Edmund Wilson, when he created his meticulous Freudian exorcism of the story’s ghosts, built his theory in part on a complete reading of Henry James, pulling in evidence from across his writing. Any text became fair game to explain this text. Why he needed all that for a Freudian reading of, for example, the first time the governess sees the ghosts, atop the house’s towers, I don’t know. Thoroughness.
I admired them [the towers], had fancies about them, for we could all profit in a degree, especially when they loomed through the dusk, by the grandeur of their actual battlements… (Ch. 3)
Or when the governess thinks that she and the ten-year-old boy are like
some young couple who, on their wedding-journey, at the inn, feel shy in the presence of the waiter. (Ch. 32)

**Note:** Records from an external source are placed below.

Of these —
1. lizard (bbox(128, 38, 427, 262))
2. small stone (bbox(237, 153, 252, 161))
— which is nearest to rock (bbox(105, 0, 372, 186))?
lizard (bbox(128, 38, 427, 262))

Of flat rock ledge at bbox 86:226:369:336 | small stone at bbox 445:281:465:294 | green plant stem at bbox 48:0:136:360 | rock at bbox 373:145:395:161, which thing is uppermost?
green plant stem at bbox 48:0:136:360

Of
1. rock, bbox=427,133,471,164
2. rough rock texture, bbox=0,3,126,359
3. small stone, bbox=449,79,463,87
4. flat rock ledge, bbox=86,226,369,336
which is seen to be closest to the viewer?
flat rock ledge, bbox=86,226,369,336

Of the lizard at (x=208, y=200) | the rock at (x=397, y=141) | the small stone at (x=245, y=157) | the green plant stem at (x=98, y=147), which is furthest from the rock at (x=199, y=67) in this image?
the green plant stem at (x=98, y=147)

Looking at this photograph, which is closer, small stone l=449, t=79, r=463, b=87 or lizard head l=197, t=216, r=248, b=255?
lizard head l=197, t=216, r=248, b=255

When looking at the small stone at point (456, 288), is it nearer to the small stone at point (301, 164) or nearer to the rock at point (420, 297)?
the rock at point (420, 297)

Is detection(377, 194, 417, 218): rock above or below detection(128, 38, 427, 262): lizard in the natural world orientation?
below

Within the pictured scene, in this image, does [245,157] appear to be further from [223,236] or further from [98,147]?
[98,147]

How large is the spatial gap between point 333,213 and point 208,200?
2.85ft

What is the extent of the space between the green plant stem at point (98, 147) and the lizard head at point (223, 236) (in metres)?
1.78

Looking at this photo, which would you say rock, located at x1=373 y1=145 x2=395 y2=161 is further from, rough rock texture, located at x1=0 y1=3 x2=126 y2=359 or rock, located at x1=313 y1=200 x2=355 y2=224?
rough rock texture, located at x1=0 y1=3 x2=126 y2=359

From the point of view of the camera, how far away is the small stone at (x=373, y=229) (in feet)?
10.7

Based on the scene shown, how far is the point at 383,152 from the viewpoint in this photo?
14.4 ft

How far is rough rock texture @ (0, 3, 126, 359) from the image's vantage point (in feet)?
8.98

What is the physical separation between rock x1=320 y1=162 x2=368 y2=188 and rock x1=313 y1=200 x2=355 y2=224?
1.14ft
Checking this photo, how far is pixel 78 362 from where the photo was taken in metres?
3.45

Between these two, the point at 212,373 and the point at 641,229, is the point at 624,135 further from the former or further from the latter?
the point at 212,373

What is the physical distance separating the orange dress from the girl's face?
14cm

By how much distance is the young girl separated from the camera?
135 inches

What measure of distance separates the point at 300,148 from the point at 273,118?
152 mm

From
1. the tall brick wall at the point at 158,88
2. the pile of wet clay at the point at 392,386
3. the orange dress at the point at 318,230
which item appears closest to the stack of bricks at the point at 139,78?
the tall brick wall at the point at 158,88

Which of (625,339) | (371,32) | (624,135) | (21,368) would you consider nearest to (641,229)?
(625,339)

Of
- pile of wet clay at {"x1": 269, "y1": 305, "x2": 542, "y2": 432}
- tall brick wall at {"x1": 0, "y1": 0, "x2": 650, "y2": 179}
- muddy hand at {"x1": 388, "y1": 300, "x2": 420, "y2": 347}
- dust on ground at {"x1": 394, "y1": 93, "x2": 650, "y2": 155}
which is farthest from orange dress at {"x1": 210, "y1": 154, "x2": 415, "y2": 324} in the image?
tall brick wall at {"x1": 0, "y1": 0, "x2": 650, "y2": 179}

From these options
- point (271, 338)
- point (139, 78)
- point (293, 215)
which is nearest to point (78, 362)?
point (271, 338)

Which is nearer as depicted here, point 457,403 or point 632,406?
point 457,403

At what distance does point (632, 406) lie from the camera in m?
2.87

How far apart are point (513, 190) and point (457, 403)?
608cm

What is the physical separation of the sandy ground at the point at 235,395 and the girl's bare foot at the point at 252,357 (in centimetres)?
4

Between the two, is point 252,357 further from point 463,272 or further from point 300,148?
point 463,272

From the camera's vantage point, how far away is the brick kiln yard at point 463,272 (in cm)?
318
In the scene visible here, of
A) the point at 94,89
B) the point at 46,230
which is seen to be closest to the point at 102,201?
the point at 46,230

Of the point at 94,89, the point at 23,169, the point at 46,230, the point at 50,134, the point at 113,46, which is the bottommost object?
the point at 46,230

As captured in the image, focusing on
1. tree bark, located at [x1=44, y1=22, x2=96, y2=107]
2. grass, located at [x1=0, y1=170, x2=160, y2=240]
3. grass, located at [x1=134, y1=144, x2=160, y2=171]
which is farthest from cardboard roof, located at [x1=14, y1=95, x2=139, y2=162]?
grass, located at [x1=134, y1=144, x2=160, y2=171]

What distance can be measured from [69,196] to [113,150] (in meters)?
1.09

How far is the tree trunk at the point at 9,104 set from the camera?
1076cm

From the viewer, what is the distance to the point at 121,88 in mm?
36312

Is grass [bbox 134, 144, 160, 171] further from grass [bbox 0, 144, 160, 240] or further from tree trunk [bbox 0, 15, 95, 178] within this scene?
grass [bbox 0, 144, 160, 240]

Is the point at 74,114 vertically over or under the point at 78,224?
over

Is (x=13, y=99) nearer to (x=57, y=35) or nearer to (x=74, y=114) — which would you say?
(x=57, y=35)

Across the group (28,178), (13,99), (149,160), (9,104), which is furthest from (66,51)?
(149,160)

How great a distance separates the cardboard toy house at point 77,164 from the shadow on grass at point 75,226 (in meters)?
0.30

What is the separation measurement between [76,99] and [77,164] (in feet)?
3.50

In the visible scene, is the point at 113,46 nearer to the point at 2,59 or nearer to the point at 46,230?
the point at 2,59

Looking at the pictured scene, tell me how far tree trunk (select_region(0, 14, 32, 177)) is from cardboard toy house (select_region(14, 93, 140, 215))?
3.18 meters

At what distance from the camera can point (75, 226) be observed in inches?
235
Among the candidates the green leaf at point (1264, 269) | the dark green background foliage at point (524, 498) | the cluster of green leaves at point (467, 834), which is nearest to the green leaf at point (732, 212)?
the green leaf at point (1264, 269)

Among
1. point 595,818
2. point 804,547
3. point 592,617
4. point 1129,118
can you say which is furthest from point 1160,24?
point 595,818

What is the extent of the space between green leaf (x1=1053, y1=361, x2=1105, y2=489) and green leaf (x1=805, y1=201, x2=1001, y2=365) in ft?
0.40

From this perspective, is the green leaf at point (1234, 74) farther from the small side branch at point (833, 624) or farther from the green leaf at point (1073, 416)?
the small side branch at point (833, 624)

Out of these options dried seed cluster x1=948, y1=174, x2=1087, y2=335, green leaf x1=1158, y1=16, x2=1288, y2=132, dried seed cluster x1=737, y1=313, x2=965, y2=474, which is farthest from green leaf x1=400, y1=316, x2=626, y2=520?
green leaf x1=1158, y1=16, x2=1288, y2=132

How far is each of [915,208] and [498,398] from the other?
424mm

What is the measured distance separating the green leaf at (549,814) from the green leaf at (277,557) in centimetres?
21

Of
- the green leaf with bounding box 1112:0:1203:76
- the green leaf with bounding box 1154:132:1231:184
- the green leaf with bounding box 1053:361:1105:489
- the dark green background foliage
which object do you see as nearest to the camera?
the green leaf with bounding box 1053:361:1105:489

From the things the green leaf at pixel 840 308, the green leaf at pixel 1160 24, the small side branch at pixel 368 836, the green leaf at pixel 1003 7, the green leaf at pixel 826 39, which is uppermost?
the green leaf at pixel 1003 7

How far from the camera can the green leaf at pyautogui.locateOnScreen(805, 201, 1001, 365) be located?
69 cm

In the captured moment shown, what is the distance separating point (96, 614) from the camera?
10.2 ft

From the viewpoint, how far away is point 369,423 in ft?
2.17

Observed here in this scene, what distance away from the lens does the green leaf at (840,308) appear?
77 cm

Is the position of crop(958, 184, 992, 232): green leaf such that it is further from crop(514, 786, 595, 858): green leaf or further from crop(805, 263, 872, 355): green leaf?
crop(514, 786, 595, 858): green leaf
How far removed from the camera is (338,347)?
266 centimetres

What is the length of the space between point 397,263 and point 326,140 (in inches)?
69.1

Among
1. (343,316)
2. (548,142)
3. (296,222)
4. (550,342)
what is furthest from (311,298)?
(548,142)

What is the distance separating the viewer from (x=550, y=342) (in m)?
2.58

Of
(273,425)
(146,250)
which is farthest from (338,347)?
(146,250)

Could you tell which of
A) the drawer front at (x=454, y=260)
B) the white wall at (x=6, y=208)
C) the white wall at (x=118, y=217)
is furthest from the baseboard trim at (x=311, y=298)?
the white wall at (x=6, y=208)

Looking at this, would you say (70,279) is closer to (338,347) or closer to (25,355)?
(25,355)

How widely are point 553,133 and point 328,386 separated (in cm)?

I reach for just one other story, a recent one, “The Figure in the Carpet” (1896), which is directly about searching through literary texts in search of solutions to imaginary puzzles, or even to real puzzles to which the author has deliberately omitted necessary clues. Other stories from the same period – “The Way It Came” (1896) and “The Real Right Thing” (1899), for example – pursue the theme.
James appears to be working through not just an aesthetic but a metaphysics of ambiguity, writing stories where the density of signifiers is so thick that real and false clues are indistinguishable. Readers hack their way through the thicket with the strongest tool they have, their freedom to ignore any detail that gets in the way of moving forward. Ignoring the frame, or the odder features of the governess’s prose, or the amusing abruptness of the story’s ending, the ending that seems designed to baffle all theories.
As I work on a Jamesian puzzle, is my sensibility deepening, or declining? Again, though, it is not that the figure in the carpet is not there – it is in an important sense there if I see it – but rather that it is so hard to get anyone else to see it.
We lived in a cloud of music and love and success and private theatricals. (Ch. 9)
I am not sure why the Turn of the Screw has become the single most famous and most cited James story, but I suppose it is partly because it can be made to do whatever is needed.
The subsequent history of The Turn of the Screw is a good case study for reader-response theory, isn't it? So many strongly opposed ideas, a number of which seem to go well beyond the text itself.